The challenge of switching to full electrification is the greatest in the village of Zoeterwoude, the site of the largest brewery in the European Union. Here, working non-stop, Heineken brews almost all kinds of beer and flavour variants the company produces. Of all its sites, it is precisely this gigantic brewery that Heineken wants to ‘radically electrify’: eventually converting all the processes that run on gas to a sustainable power supply, or to biogas from their own waste-water purification unit. An exciting project, Maarten Koudenburg at Heineken Netherlands Supply admits. ‘This is such a large site, with so many processes running simultaneously, and they’re all scheduled to be “just in time”. We can’t permit any interruptions in any of those processes, and no disruptions in our energy supply either. But if we can do it here, we can do it anywhere.’
Heineken beer crates

Eneco to the rescue

So, how do you stop such a huge brewery running on fossil fuels and switch to biogas and electricity within two years?

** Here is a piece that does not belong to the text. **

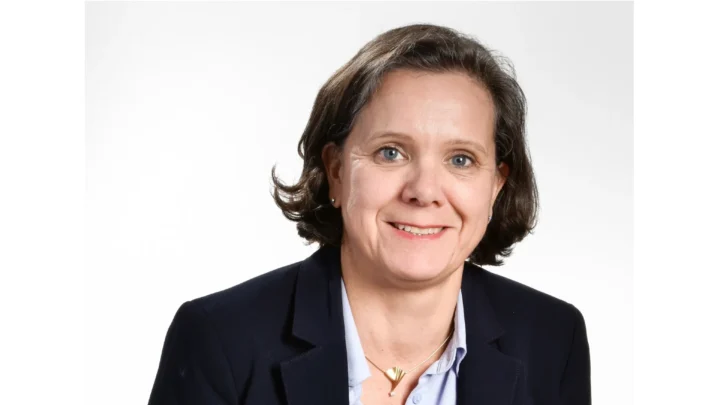 Photo de madame Hélène Gasc, directrice des études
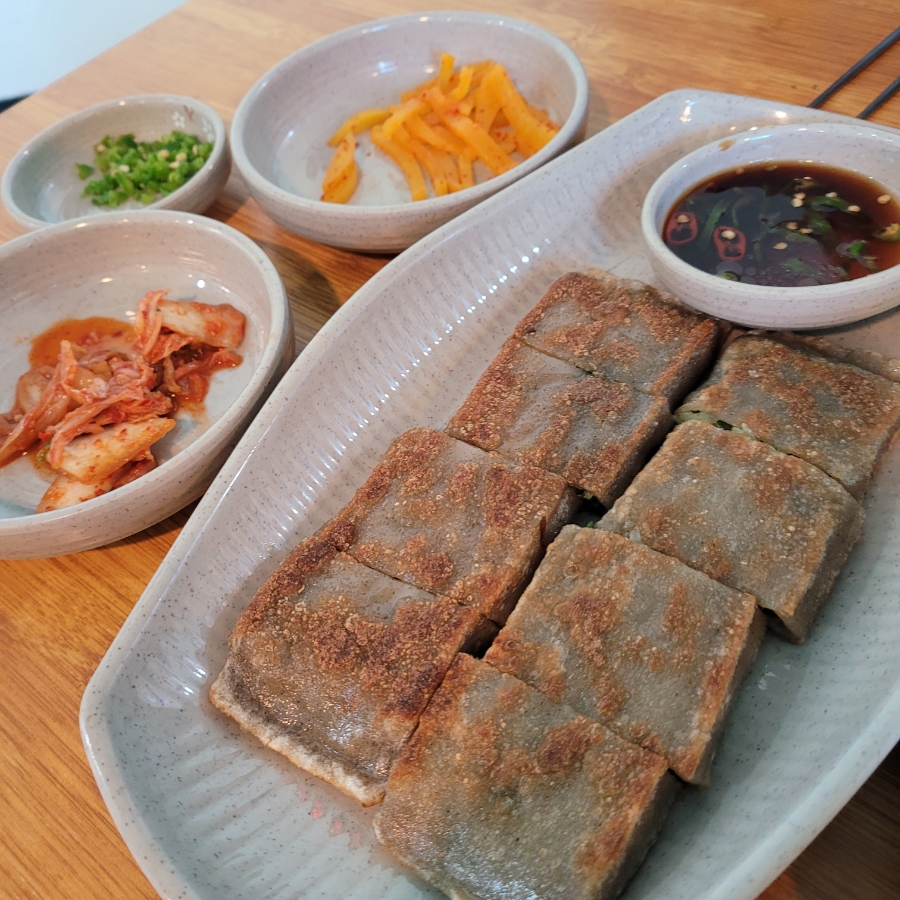 창원 소답동 맛집, 칼국수맛집 동정식당(갈비만두, 메밀전병도 추천)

Heineken and Eneco put their heads together to come up with a solution. Koudenburg continues: ‘Sometimes our processes need cooling and sometimes, in other places, they need heating. Our whole energy system is like an interlocking jigsaw. We start by generating as much green energy as we can on our own premises, while – crucially – keeping our consumption as low as possible. We manage that by putting extra insulation around the hot and cold pipes, for instance, and reusing residual heat.’ The next two steps are to build an installation in Zoeterwoude featuring two 4-megawatt heat pumps and a 12-megawatt e-boiler, all running on green energy. The e-boiler, which Heineken and Eneco want to commission in 2024, is to be installed as part of a pilot to replace the current boilers, which are still heated by gas and biogas.

E-boilers: quick to heat with high yields

E-boilers in particular will have a large part in the electrification process. These units consist of extremely well-insulated water tanks where thousands of litres of water are heated, quickly and efficiently, by electricity. Using green power, Heineken can heat water rapidly or produce steam for pasteurising beer, sterilising packaging, etc. E-boilers have many advantages compared to traditional gas boilers, as Eneco’s Chief Operations Officer (COO) Frans van de Noort explains: ‘E-boilers work more efficiently than gas boilers, because they lose hardly any heat and have much higher yields. Besides, e-boilers are quicker to heat, which is important for the supply security in Heineken’s processes. But what if the wind turbines and solar panels generate more than is needed at the time? In that case, you can store that energy as water.’
klimaat-heineken-bierbrouwerij

More CO₂-neutral sites

From this month onwards, Heineken and Eneco will be working on the next major move: Heineken is converting the large majority of its plants and sites in the Netherlands to run on green energy for one hundred per cent. Eneco will supply that green energy from Fryslân Wind Farm and Barrepolder Wind Farm, which means that eighty per cent of the energy used will be green.

Van de Noort is clear on the matter: ‘This example demonstrates that it is entirely possible to electrify complex processes too – and relatively quickly! By helping Heineken switch from natural gas to renewable energy, we are also closer to achieving our own ambition of being climate-neutral, and making all our customers climate-neutral, by 2035. It’s an ambitious goal, but an important one. We must make it. And we can make it.’